Study material Start Marker

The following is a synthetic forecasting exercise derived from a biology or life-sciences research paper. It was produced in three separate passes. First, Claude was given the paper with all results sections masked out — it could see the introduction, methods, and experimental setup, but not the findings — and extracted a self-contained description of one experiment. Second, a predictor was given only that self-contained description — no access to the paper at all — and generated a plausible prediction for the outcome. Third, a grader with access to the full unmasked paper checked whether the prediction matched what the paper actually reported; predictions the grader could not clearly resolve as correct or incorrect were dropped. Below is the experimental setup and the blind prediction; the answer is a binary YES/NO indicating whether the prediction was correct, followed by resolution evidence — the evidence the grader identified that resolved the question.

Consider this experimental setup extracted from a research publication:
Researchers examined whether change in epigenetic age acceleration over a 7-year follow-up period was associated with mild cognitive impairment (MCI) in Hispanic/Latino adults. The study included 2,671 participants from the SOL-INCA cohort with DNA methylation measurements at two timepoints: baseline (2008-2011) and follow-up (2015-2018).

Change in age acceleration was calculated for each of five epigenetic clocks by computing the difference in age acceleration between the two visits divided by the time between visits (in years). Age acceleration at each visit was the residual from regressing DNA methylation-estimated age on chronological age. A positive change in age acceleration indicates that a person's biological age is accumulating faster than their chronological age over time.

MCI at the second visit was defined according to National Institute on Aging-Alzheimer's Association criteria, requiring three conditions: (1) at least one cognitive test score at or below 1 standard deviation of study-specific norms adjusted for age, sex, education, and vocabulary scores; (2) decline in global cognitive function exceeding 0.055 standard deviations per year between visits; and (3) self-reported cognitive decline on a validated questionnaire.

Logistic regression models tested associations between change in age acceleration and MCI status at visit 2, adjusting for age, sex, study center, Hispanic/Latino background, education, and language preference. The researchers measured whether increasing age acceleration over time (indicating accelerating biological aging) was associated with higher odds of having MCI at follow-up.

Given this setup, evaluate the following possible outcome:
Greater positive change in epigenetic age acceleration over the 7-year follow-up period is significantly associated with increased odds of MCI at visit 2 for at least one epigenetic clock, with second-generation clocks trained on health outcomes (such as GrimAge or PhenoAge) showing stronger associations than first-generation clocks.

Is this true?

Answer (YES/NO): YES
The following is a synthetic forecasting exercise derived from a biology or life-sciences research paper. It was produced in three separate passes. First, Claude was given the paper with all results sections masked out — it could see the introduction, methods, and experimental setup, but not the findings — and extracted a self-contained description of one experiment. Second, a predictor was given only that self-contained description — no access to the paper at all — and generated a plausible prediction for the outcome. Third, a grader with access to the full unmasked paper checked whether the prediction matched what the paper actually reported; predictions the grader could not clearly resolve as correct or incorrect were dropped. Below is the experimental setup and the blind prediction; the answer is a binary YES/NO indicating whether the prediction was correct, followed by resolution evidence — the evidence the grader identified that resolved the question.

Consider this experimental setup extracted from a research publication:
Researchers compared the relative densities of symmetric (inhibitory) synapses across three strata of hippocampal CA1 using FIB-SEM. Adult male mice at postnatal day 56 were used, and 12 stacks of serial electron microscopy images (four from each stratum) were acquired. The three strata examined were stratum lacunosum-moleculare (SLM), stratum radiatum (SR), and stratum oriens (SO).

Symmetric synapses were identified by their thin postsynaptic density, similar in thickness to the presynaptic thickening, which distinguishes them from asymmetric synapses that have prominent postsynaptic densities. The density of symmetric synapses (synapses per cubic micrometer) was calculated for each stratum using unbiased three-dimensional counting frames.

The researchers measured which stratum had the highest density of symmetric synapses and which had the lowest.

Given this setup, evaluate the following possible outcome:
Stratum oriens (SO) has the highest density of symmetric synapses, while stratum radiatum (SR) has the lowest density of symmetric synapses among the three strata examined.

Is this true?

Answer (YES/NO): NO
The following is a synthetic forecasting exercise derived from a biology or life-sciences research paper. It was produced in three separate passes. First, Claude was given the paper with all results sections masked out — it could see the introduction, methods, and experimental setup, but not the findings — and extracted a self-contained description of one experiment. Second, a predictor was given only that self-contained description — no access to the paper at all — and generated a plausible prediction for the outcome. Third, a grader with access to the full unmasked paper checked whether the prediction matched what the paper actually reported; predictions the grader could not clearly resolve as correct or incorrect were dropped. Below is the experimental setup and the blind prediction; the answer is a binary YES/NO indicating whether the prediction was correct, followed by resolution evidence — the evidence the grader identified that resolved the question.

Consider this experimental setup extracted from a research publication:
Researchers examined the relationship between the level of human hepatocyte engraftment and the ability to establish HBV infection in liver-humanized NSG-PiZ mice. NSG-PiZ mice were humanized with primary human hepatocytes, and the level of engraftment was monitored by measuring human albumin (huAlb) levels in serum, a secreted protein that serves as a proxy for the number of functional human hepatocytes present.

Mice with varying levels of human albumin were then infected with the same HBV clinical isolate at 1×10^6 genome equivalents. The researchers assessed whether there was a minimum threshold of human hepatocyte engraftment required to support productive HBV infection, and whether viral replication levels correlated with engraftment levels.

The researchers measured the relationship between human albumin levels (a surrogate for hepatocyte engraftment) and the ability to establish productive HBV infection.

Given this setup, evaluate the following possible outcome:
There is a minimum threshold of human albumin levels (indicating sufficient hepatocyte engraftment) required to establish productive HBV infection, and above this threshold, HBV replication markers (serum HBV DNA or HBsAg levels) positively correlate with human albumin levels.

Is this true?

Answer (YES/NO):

Study material End Marker

Work request - Repeat the listing above in full, word for word.

Written reply -
The following is a synthetic forecasting exercise derived from a biology or life-sciences research paper. It was produced in three separate passes. First, Claude was given the paper with all results sections masked out — it could see the introduction, methods, and experimental setup, but not the findings — and extracted a self-contained description of one experiment. Second, a predictor was given only that self-contained description — no access to the paper at all — and generated a plausible prediction for the outcome. Third, a grader with access to the full unmasked paper checked whether the prediction matched what the paper actually reported; predictions the grader could not clearly resolve as correct or incorrect were dropped. Below is the experimental setup and the blind prediction; the answer is a binary YES/NO indicating whether the prediction was correct, followed by resolution evidence — the evidence the grader identified that resolved the question.

Consider this experimental setup extracted from a research publication:
Researchers examined whether change in epigenetic age acceleration over a 7-year follow-up period was associated with mild cognitive impairment (MCI) in Hispanic/Latino adults. The study included 2,671 participants from the SOL-INCA cohort with DNA methylation measurements at two timepoints: baseline (2008-2011) and follow-up (2015-2018).

Change in age acceleration was calculated for each of five epigenetic clocks by computing the difference in age acceleration between the two visits divided by the time between visits (in years). Age acceleration at each visit was the residual from regressing DNA methylation-estimated age on chronological age. A positive change in age acceleration indicates that a person's biological age is accumulating faster than their chronological age over time.

MCI at the second visit was defined according to National Institute on Aging-Alzheimer's Association criteria, requiring three conditions: (1) at least one cognitive test score at or below 1 standard deviation of study-specific norms adjusted for age, sex, education, and vocabulary scores; (2) decline in global cognitive function exceeding 0.055 standard deviations per year between visits; and (3) self-reported cognitive decline on a validated questionnaire.

Logistic regression models tested associations between change in age acceleration and MCI status at visit 2, adjusting for age, sex, study center, Hispanic/Latino background, education, and language preference. The researchers measured whether increasing age acceleration over time (indicating accelerating biological aging) was associated with higher odds of having MCI at follow-up.

Given this setup, evaluate the following possible outcome:
Greater positive change in epigenetic age acceleration over the 7-year follow-up period is significantly associated with increased odds of MCI at visit 2 for at least one epigenetic clock, with second-generation clocks trained on health outcomes (such as GrimAge or PhenoAge) showing stronger associations than first-generation clocks.

Is this true?

Answer (YES/NO): YES
The following is a synthetic forecasting exercise derived from a biology or life-sciences research paper. It was produced in three separate passes. First, Claude was given the paper with all results sections masked out — it could see the introduction, methods, and experimental setup, but not the findings — and extracted a self-contained description of one experiment. Second, a predictor was given only that self-contained description — no access to the paper at all — and generated a plausible prediction for the outcome. Third, a grader with access to the full unmasked paper checked whether the prediction matched what the paper actually reported; predictions the grader could not clearly resolve as correct or incorrect were dropped. Below is the experimental setup and the blind prediction; the answer is a binary YES/NO indicating whether the prediction was correct, followed by resolution evidence — the evidence the grader identified that resolved the question.

Consider this experimental setup extracted from a research publication:
Researchers compared the relative densities of symmetric (inhibitory) synapses across three strata of hippocampal CA1 using FIB-SEM. Adult male mice at postnatal day 56 were used, and 12 stacks of serial electron microscopy images (four from each stratum) were acquired. The three strata examined were stratum lacunosum-moleculare (SLM), stratum radiatum (SR), and stratum oriens (SO).

Symmetric synapses were identified by their thin postsynaptic density, similar in thickness to the presynaptic thickening, which distinguishes them from asymmetric synapses that have prominent postsynaptic densities. The density of symmetric synapses (synapses per cubic micrometer) was calculated for each stratum using unbiased three-dimensional counting frames.

The researchers measured which stratum had the highest density of symmetric synapses and which had the lowest.

Given this setup, evaluate the following possible outcome:
Stratum oriens (SO) has the highest density of symmetric synapses, while stratum radiatum (SR) has the lowest density of symmetric synapses among the three strata examined.

Is this true?

Answer (YES/NO): NO
The following is a synthetic forecasting exercise derived from a biology or life-sciences research paper. It was produced in three separate passes. First, Claude was given the paper with all results sections masked out — it could see the introduction, methods, and experimental setup, but not the findings — and extracted a self-contained description of one experiment. Second, a predictor was given only that self-contained description — no access to the paper at all — and generated a plausible prediction for the outcome. Third, a grader with access to the full unmasked paper checked whether the prediction matched what the paper actually reported; predictions the grader could not clearly resolve as correct or incorrect were dropped. Below is the experimental setup and the blind prediction; the answer is a binary YES/NO indicating whether the prediction was correct, followed by resolution evidence — the evidence the grader identified that resolved the question.

Consider this experimental setup extracted from a research publication:
Researchers examined the relationship between the level of human hepatocyte engraftment and the ability to establish HBV infection in liver-humanized NSG-PiZ mice. NSG-PiZ mice were humanized with primary human hepatocytes, and the level of engraftment was monitored by measuring human albumin (huAlb) levels in serum, a secreted protein that serves as a proxy for the number of functional human hepatocytes present.

Mice with varying levels of human albumin were then infected with the same HBV clinical isolate at 1×10^6 genome equivalents. The researchers assessed whether there was a minimum threshold of human hepatocyte engraftment required to support productive HBV infection, and whether viral replication levels correlated with engraftment levels.

The researchers measured the relationship between human albumin levels (a surrogate for hepatocyte engraftment) and the ability to establish productive HBV infection.

Given this setup, evaluate the following possible outcome:
There is a minimum threshold of human albumin levels (indicating sufficient hepatocyte engraftment) required to establish productive HBV infection, and above this threshold, HBV replication markers (serum HBV DNA or HBsAg levels) positively correlate with human albumin levels.

Is this true?

Answer (YES/NO):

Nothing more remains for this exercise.